• [WORK TO COMPLETE]: Each line of the data is to be output verbatim, with the images removed.

Segment Start: AVAILABLE DATA

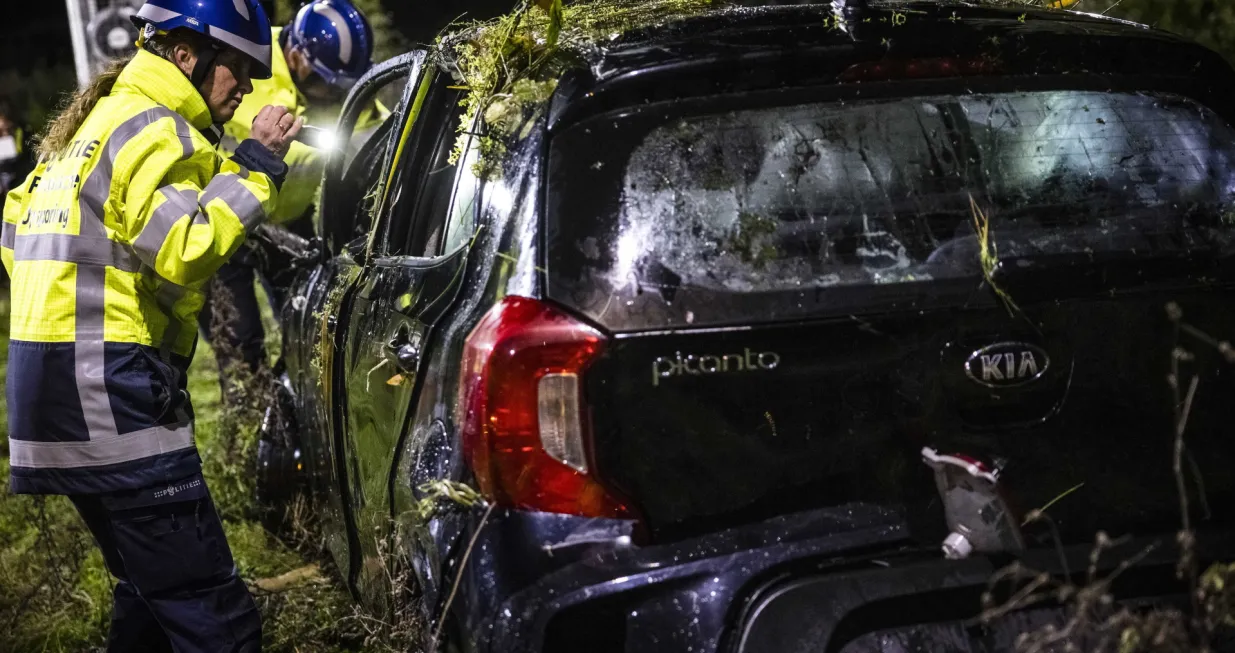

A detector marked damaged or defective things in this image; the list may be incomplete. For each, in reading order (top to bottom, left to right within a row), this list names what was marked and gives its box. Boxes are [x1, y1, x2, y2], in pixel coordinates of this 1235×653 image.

damaged car [255, 2, 1235, 646]
dented car panel [263, 2, 1235, 646]
shattered rear window [622, 92, 1235, 292]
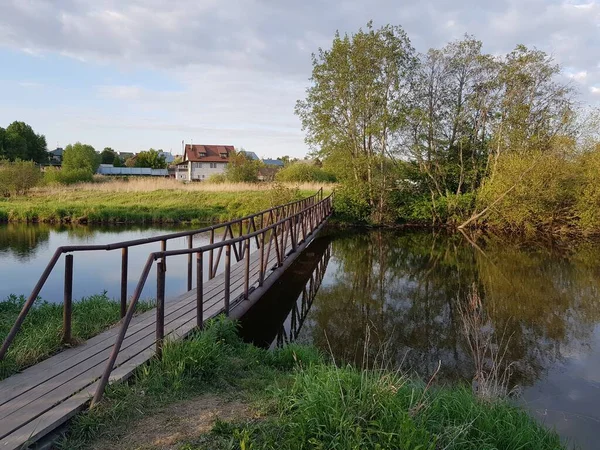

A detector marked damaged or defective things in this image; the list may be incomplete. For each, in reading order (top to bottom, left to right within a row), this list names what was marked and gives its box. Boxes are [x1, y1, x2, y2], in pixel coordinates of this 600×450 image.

rusty metal railing [0, 187, 326, 362]
rusty metal railing [88, 192, 332, 406]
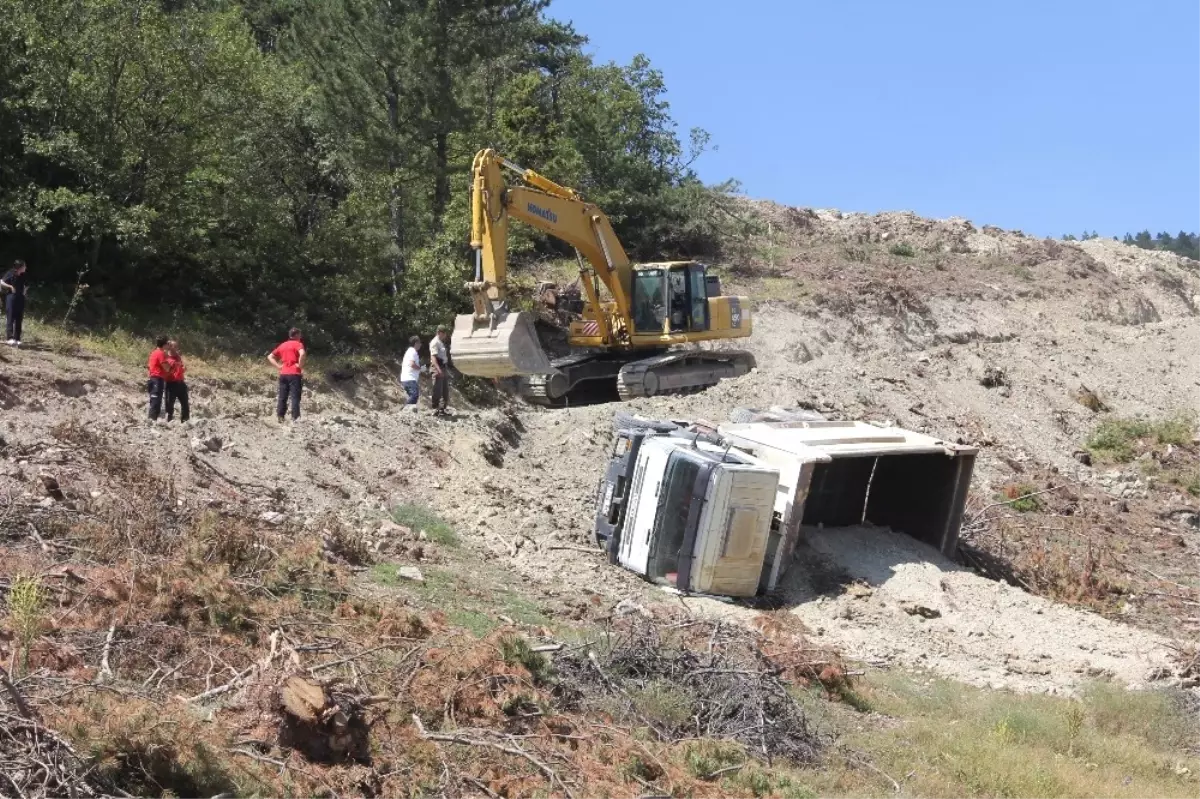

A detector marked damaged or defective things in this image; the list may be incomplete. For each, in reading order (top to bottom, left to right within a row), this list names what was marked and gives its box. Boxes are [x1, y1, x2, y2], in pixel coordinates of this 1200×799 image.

overturned truck [590, 410, 974, 597]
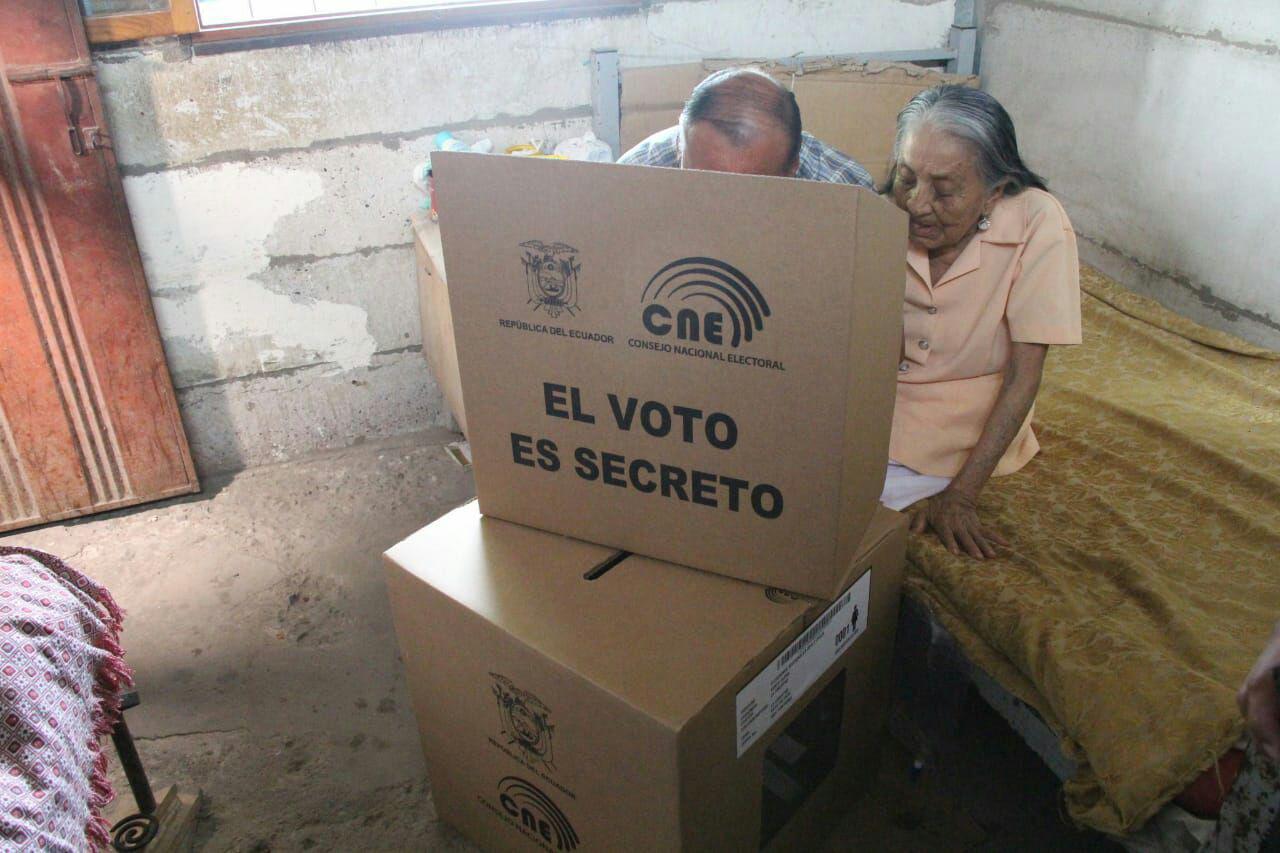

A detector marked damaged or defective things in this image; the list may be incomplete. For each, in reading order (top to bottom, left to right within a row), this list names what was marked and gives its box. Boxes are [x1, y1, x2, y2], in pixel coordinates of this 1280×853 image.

rusty metal door panel [0, 1, 197, 532]
cracked plaster wall [94, 0, 957, 471]
cracked plaster wall [977, 0, 1280, 348]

Segment End: AVAILABLE DATA

• [RESULT OF THIS TASK]:
A detector marked damaged or defective things in this image; the list may be incomplete. For each, in reading order (top to bottom, left to right within a row), this list names what was marked and gives its box. Boxes are [x1, y1, x2, y2], in pixel coordinates of this 1235×653 image.

damaged car [255, 2, 1235, 646]
dented car panel [263, 2, 1235, 646]
shattered rear window [622, 92, 1235, 292]

A detector marked damaged or defective things in this image; the list may be incomplete. For each, in reading order (top to bottom, left to right within a row), this list names what was marked and gives its box. Boxes are [x1, y1, x2, y2], in pixel coordinates of this 600×450 image.

rusty metal railing [0, 187, 326, 362]
rusty metal railing [88, 192, 332, 406]

A detector marked damaged or defective things in this image; the list may be incomplete. For each, in reading order (top to bottom, left to right within a row), this list names what was marked and gives its box. Boxes are [x1, y1, x2, y2], in pixel coordinates of this 1200×799 image.

overturned truck [590, 410, 974, 597]

A detector marked damaged or defective things in this image; the list may be incomplete. For each, in reading order (top to bottom, left to right within a row), this list names what was marked and gives its box. Boxes are [x1, y1, x2, y2], in pixel coordinates of this 1280×853 image.

rusty metal door panel [0, 1, 197, 532]
cracked plaster wall [94, 0, 957, 471]
cracked plaster wall [977, 0, 1280, 348]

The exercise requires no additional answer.